Se volete farvi un’idea di quello che rimane sotto al fortunato che emerge, o nella batteria immediatamente più bassa, a filo con l’acqua – se vogliamo utilizzare la metafora dell’iceberg – e che passa una parte della sua vita in odore di vittoria e che solo una botta di fortuna, in quella posizione, potrebbe farlo emergere. Oppure quelli affogati sul fondo, schiacciati da tutta la massa di aspiranti che li sovrastano senza lasciare lo spazio per tutta una serie di meriti, giustamente. Chi è più bravo, chi è più paraculo, chi ha i contatti giusti, chi ha dei numeri. Ma a qualsiasi livello di questa indagine stratigrafica c’è una qualità trasversale che in taluni casi costituisce l’elemento decisivo, in altri, pur essendo presente in dosi anche elevate, non riesce a fare la differenza. Si tratta dell’impegno, della costanza e della disponibilità al sacrificio di chi ci vuole davvero provare. Un investimento a fondo perduto, nella stragrande maggioranza dei casi.

Si sa, nello spettacolo in genere c’è un elemento, che è il gusto del pubblico – inteso anche come i quattro ubriachi unici ad ascoltarti nel pub di periferia mentre suoni – che ne ingigantisce l’imprevedibilità. No, purtroppo non è un lavoro come gli altri, che già hanno la loro precarietà. Questa è una peculiarità della categoria “saranno famosi”.

Ma chi sono tutti gli altri, i sommersi, quelli che ci provano e non ci riescono? Che fine fanno? Che ne è stato del loro lavoro, delle composizioni, delle demo? Che cosa non ha funzionato, malgrado l’abnegazione?
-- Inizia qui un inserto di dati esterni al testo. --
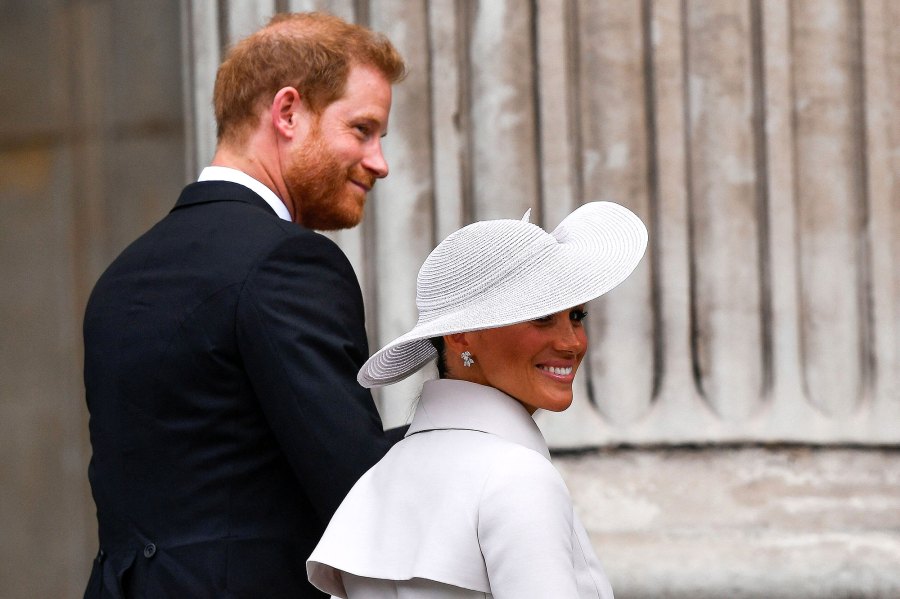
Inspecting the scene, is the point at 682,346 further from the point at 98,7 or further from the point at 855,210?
the point at 98,7

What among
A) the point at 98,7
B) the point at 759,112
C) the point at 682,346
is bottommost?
the point at 682,346

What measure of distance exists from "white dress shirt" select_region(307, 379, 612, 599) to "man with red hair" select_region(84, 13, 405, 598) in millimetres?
265

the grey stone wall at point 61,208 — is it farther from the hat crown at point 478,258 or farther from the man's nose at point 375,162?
the hat crown at point 478,258

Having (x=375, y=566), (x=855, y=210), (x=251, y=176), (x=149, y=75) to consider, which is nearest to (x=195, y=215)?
(x=251, y=176)

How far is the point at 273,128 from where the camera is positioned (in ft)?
7.76

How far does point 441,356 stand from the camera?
182cm

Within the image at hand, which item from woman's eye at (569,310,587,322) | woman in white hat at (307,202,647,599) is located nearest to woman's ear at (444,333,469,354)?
woman in white hat at (307,202,647,599)

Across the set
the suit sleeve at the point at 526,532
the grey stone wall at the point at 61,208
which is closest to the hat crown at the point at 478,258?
the suit sleeve at the point at 526,532

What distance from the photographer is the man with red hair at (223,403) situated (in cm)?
201

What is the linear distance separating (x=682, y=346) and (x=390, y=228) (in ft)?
2.22

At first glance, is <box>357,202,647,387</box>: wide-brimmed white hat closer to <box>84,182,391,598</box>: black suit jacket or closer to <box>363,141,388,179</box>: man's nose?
<box>84,182,391,598</box>: black suit jacket

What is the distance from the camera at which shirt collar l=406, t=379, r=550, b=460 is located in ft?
5.54

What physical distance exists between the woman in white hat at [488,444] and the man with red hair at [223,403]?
24 cm

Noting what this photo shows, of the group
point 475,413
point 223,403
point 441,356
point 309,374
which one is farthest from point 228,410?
point 475,413
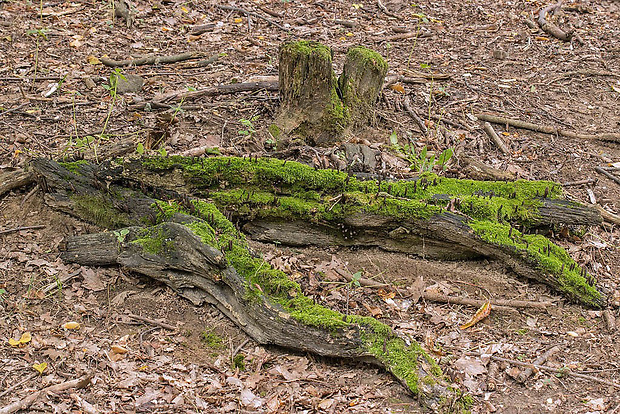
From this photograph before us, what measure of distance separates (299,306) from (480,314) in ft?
4.91

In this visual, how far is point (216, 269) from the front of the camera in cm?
453

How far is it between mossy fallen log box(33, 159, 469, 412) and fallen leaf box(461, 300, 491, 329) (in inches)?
27.4

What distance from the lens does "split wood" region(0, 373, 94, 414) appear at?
3734 mm

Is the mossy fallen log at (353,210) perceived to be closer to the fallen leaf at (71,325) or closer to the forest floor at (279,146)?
the forest floor at (279,146)

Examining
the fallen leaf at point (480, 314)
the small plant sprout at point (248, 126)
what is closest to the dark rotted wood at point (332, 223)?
the fallen leaf at point (480, 314)

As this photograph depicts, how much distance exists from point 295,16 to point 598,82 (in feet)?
16.7

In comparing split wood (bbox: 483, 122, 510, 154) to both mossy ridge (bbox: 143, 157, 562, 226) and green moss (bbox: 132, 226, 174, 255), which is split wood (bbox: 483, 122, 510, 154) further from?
green moss (bbox: 132, 226, 174, 255)

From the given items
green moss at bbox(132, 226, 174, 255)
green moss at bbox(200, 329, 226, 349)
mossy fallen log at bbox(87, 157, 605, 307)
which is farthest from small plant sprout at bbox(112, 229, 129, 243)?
green moss at bbox(200, 329, 226, 349)

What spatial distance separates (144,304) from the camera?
4781 millimetres

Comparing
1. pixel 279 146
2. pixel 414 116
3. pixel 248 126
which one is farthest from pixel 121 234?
pixel 414 116

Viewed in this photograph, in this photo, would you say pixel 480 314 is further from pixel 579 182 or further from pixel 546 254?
pixel 579 182

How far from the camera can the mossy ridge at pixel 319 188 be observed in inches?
205

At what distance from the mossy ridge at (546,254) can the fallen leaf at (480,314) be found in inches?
22.5

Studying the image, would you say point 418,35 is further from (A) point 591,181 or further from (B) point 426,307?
(B) point 426,307
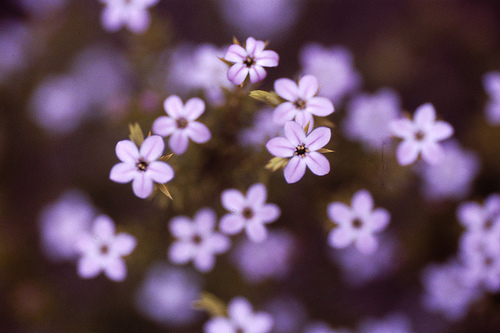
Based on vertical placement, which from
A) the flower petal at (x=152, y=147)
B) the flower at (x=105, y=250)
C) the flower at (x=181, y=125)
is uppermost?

Quando si capisce che arrivato il momento in cui non si può fare altro che mollare il colpo?

S. è stata per quindici anni la cantante dei C., un gruppo ormai sciolto che ha seguito l’iter standard di chi opera in ambito musicale ai tempi del web. Le origini, la fase di costruzione di un’identità, le prime composizioni. Poi la ricerca di locali per concerti, le manifestazioni, la partecipazione a concorsi. Si registrano le demo, gli studi di registrazione pagati da mamma e papà, i cd autoprodotti. Quindi la musica condivisa su tutti gli spazi social più comuni, verticali e non, si diffonde la propria arte, si cercano contatti. Nel frattempo si cresce, e nel momento in cui si deve scegliere che fare della propria vita si sceglie un lavoro sufficientemente flessibile da non ostacolare l’attività musicale. Bisogna essere sempre pronti a partire per suonare magari a 400 chilometri di distanza, quindi si prediligono gli impieghi su turni. Fino a quando ci si rende conto che è tutto vano e si ripiega su una attività più amatoriale, ci si dà lo status di gruppo di nicchia, lo si era anche prima ma si anelava al grande successo. Nel frattempo non è più tempo per una carriera altrove, non è più tempo per una famiglia, magari. E il rock non ha ripagato. Casi di questo tipo sono numerosissimi quanto le varianti. C’è chi non demorde, magari sfrutta un equilibrio con il proprio lavoro vero, e continua imperterrito anche mentre i coetanei spingono le carrozzine dei nipotini al parco.

E c’è infine quel mausoleo che è Internet, un luogo infinito che risuona in ogni dove di band ormai morte e sepolte. Siti o pagine dei social network più diffusi tra gli emergenti che proclamano l’ultimo aggiornamento avvenuto quattro o cinque anni fa. Tonnellate di canzoni caricate su server in ogni dove di cui non se ne farà più nulla, un cimitero della creatività dall’atmosfera spettrale indipendentemente dal genere di appartenenza dei reperti in cui ci si imbatte. Provateci, fate un giro a caso su Myspace, prima che sparisca come la maggior parte dei suoi utenti.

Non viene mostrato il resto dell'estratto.